Step 2: Track your performance by subject using UWorld’s built-in analytics. Any subject below 50% correct deserves a dedicated review session within 48 hours.
Step 3: Convert insights from question explanations into Anki flashcards. The AnKing Overhaul deck is the most comprehensive pre-made Step 1 deck, already mapped to First Aid.

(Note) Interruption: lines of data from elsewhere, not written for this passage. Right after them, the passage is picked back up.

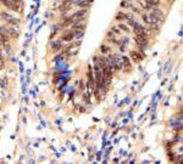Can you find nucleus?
I'll return each instance as SVG.
<instances>
[{
  "label": "nucleus",
  "instance_id": "nucleus-1",
  "mask_svg": "<svg viewBox=\"0 0 183 164\" xmlns=\"http://www.w3.org/2000/svg\"><path fill=\"white\" fill-rule=\"evenodd\" d=\"M0 4H2L8 11H10L12 14H21V12H23V9H21L18 5L14 4L11 0H0Z\"/></svg>",
  "mask_w": 183,
  "mask_h": 164
},
{
  "label": "nucleus",
  "instance_id": "nucleus-2",
  "mask_svg": "<svg viewBox=\"0 0 183 164\" xmlns=\"http://www.w3.org/2000/svg\"><path fill=\"white\" fill-rule=\"evenodd\" d=\"M63 43H70L75 40V30H72L71 28H65L61 30V36L59 38Z\"/></svg>",
  "mask_w": 183,
  "mask_h": 164
},
{
  "label": "nucleus",
  "instance_id": "nucleus-3",
  "mask_svg": "<svg viewBox=\"0 0 183 164\" xmlns=\"http://www.w3.org/2000/svg\"><path fill=\"white\" fill-rule=\"evenodd\" d=\"M149 12L155 17V20H156L160 24L165 23V21H166V14L162 11V9H161L160 6H159V8H152Z\"/></svg>",
  "mask_w": 183,
  "mask_h": 164
},
{
  "label": "nucleus",
  "instance_id": "nucleus-4",
  "mask_svg": "<svg viewBox=\"0 0 183 164\" xmlns=\"http://www.w3.org/2000/svg\"><path fill=\"white\" fill-rule=\"evenodd\" d=\"M120 60L122 62V66H124V68H122L121 72H124V73L131 72L133 68V64H132V61L130 60V57L127 55H120Z\"/></svg>",
  "mask_w": 183,
  "mask_h": 164
},
{
  "label": "nucleus",
  "instance_id": "nucleus-5",
  "mask_svg": "<svg viewBox=\"0 0 183 164\" xmlns=\"http://www.w3.org/2000/svg\"><path fill=\"white\" fill-rule=\"evenodd\" d=\"M4 32L10 37L11 40H17V39L20 38V30H18L17 28H15V27H10V26H6V24H5Z\"/></svg>",
  "mask_w": 183,
  "mask_h": 164
},
{
  "label": "nucleus",
  "instance_id": "nucleus-6",
  "mask_svg": "<svg viewBox=\"0 0 183 164\" xmlns=\"http://www.w3.org/2000/svg\"><path fill=\"white\" fill-rule=\"evenodd\" d=\"M130 60L133 62V63H140L143 60H144V57L142 56V54L136 49V50H130Z\"/></svg>",
  "mask_w": 183,
  "mask_h": 164
},
{
  "label": "nucleus",
  "instance_id": "nucleus-7",
  "mask_svg": "<svg viewBox=\"0 0 183 164\" xmlns=\"http://www.w3.org/2000/svg\"><path fill=\"white\" fill-rule=\"evenodd\" d=\"M94 0H75V6L78 9H90V5Z\"/></svg>",
  "mask_w": 183,
  "mask_h": 164
},
{
  "label": "nucleus",
  "instance_id": "nucleus-8",
  "mask_svg": "<svg viewBox=\"0 0 183 164\" xmlns=\"http://www.w3.org/2000/svg\"><path fill=\"white\" fill-rule=\"evenodd\" d=\"M50 48H51V51L56 54V52L61 51V49L64 48V43L61 42L60 39H56V40H54V39H53V42H51V45H50Z\"/></svg>",
  "mask_w": 183,
  "mask_h": 164
},
{
  "label": "nucleus",
  "instance_id": "nucleus-9",
  "mask_svg": "<svg viewBox=\"0 0 183 164\" xmlns=\"http://www.w3.org/2000/svg\"><path fill=\"white\" fill-rule=\"evenodd\" d=\"M5 24H6V26H10V27H15V28L18 29V27H20V24H21V20L14 16V17H11L10 20H8V21L5 22Z\"/></svg>",
  "mask_w": 183,
  "mask_h": 164
},
{
  "label": "nucleus",
  "instance_id": "nucleus-10",
  "mask_svg": "<svg viewBox=\"0 0 183 164\" xmlns=\"http://www.w3.org/2000/svg\"><path fill=\"white\" fill-rule=\"evenodd\" d=\"M70 28H71V29H73V30H84V32H85V29H87V22L72 23V24L70 26Z\"/></svg>",
  "mask_w": 183,
  "mask_h": 164
},
{
  "label": "nucleus",
  "instance_id": "nucleus-11",
  "mask_svg": "<svg viewBox=\"0 0 183 164\" xmlns=\"http://www.w3.org/2000/svg\"><path fill=\"white\" fill-rule=\"evenodd\" d=\"M11 17H14L12 12L8 11L6 9H5V10H2V11H0V20H2L3 22H6V21H8V20H10Z\"/></svg>",
  "mask_w": 183,
  "mask_h": 164
},
{
  "label": "nucleus",
  "instance_id": "nucleus-12",
  "mask_svg": "<svg viewBox=\"0 0 183 164\" xmlns=\"http://www.w3.org/2000/svg\"><path fill=\"white\" fill-rule=\"evenodd\" d=\"M116 26L120 28V30H121L122 33H125V34H130V33H132V29H131L125 22H118Z\"/></svg>",
  "mask_w": 183,
  "mask_h": 164
},
{
  "label": "nucleus",
  "instance_id": "nucleus-13",
  "mask_svg": "<svg viewBox=\"0 0 183 164\" xmlns=\"http://www.w3.org/2000/svg\"><path fill=\"white\" fill-rule=\"evenodd\" d=\"M98 64H99V67L100 70L106 67V66L109 64V60H108V56L105 55H99V58H98Z\"/></svg>",
  "mask_w": 183,
  "mask_h": 164
},
{
  "label": "nucleus",
  "instance_id": "nucleus-14",
  "mask_svg": "<svg viewBox=\"0 0 183 164\" xmlns=\"http://www.w3.org/2000/svg\"><path fill=\"white\" fill-rule=\"evenodd\" d=\"M99 50H100V54H101V55H105V56L112 52V49H111V46H110V45H108V44H105V43L100 45Z\"/></svg>",
  "mask_w": 183,
  "mask_h": 164
},
{
  "label": "nucleus",
  "instance_id": "nucleus-15",
  "mask_svg": "<svg viewBox=\"0 0 183 164\" xmlns=\"http://www.w3.org/2000/svg\"><path fill=\"white\" fill-rule=\"evenodd\" d=\"M88 12H89L88 9H78V10H76V11L72 14V16H73L75 18H78V17H82V16H87Z\"/></svg>",
  "mask_w": 183,
  "mask_h": 164
},
{
  "label": "nucleus",
  "instance_id": "nucleus-16",
  "mask_svg": "<svg viewBox=\"0 0 183 164\" xmlns=\"http://www.w3.org/2000/svg\"><path fill=\"white\" fill-rule=\"evenodd\" d=\"M115 20L117 22H125V11L124 10L117 11L116 15H115Z\"/></svg>",
  "mask_w": 183,
  "mask_h": 164
},
{
  "label": "nucleus",
  "instance_id": "nucleus-17",
  "mask_svg": "<svg viewBox=\"0 0 183 164\" xmlns=\"http://www.w3.org/2000/svg\"><path fill=\"white\" fill-rule=\"evenodd\" d=\"M132 2H127V0H122V2L120 3V8L121 10H130V8L132 6Z\"/></svg>",
  "mask_w": 183,
  "mask_h": 164
},
{
  "label": "nucleus",
  "instance_id": "nucleus-18",
  "mask_svg": "<svg viewBox=\"0 0 183 164\" xmlns=\"http://www.w3.org/2000/svg\"><path fill=\"white\" fill-rule=\"evenodd\" d=\"M110 30H111V32L114 33L115 36H117V37H122V32L120 30V28H118L117 26H111Z\"/></svg>",
  "mask_w": 183,
  "mask_h": 164
},
{
  "label": "nucleus",
  "instance_id": "nucleus-19",
  "mask_svg": "<svg viewBox=\"0 0 183 164\" xmlns=\"http://www.w3.org/2000/svg\"><path fill=\"white\" fill-rule=\"evenodd\" d=\"M130 11H131V12H132L133 15H138V16H139V15L142 14V11H143V10H142L140 8H137V6L132 5V6L130 8Z\"/></svg>",
  "mask_w": 183,
  "mask_h": 164
},
{
  "label": "nucleus",
  "instance_id": "nucleus-20",
  "mask_svg": "<svg viewBox=\"0 0 183 164\" xmlns=\"http://www.w3.org/2000/svg\"><path fill=\"white\" fill-rule=\"evenodd\" d=\"M5 67V57L3 55V49L0 48V71Z\"/></svg>",
  "mask_w": 183,
  "mask_h": 164
},
{
  "label": "nucleus",
  "instance_id": "nucleus-21",
  "mask_svg": "<svg viewBox=\"0 0 183 164\" xmlns=\"http://www.w3.org/2000/svg\"><path fill=\"white\" fill-rule=\"evenodd\" d=\"M0 86L5 89V88L8 86V80H6V79H4V80L2 79V80H0Z\"/></svg>",
  "mask_w": 183,
  "mask_h": 164
},
{
  "label": "nucleus",
  "instance_id": "nucleus-22",
  "mask_svg": "<svg viewBox=\"0 0 183 164\" xmlns=\"http://www.w3.org/2000/svg\"><path fill=\"white\" fill-rule=\"evenodd\" d=\"M84 89H85V85H84V82H83V80L81 79V82H79V90L84 92Z\"/></svg>",
  "mask_w": 183,
  "mask_h": 164
},
{
  "label": "nucleus",
  "instance_id": "nucleus-23",
  "mask_svg": "<svg viewBox=\"0 0 183 164\" xmlns=\"http://www.w3.org/2000/svg\"><path fill=\"white\" fill-rule=\"evenodd\" d=\"M166 2H167V3H172V2H173V0H166Z\"/></svg>",
  "mask_w": 183,
  "mask_h": 164
},
{
  "label": "nucleus",
  "instance_id": "nucleus-24",
  "mask_svg": "<svg viewBox=\"0 0 183 164\" xmlns=\"http://www.w3.org/2000/svg\"><path fill=\"white\" fill-rule=\"evenodd\" d=\"M127 2H133V0H127Z\"/></svg>",
  "mask_w": 183,
  "mask_h": 164
}]
</instances>
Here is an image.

Step 4: Take NBME practice exams on a schedule — your exam scores on these are the most reliable predictor of your actual Step 1 score. UWSA1 and UWSA2 are considered the most predictive within 30 days of the real exam.
Step 5: Come back to this guide periodically. Re-attempt the questions cold. If you can explain every answer choice — not just the correct one — you’re thinking at a level that will serve you well on exam day.
Disclaimer: This content is written for USMLE Step 1 board examination preparation purposes only. It does not constitute clinical medical advice. Always refer to current clinical guidelines and licensed healthcare providers for patient care decisions.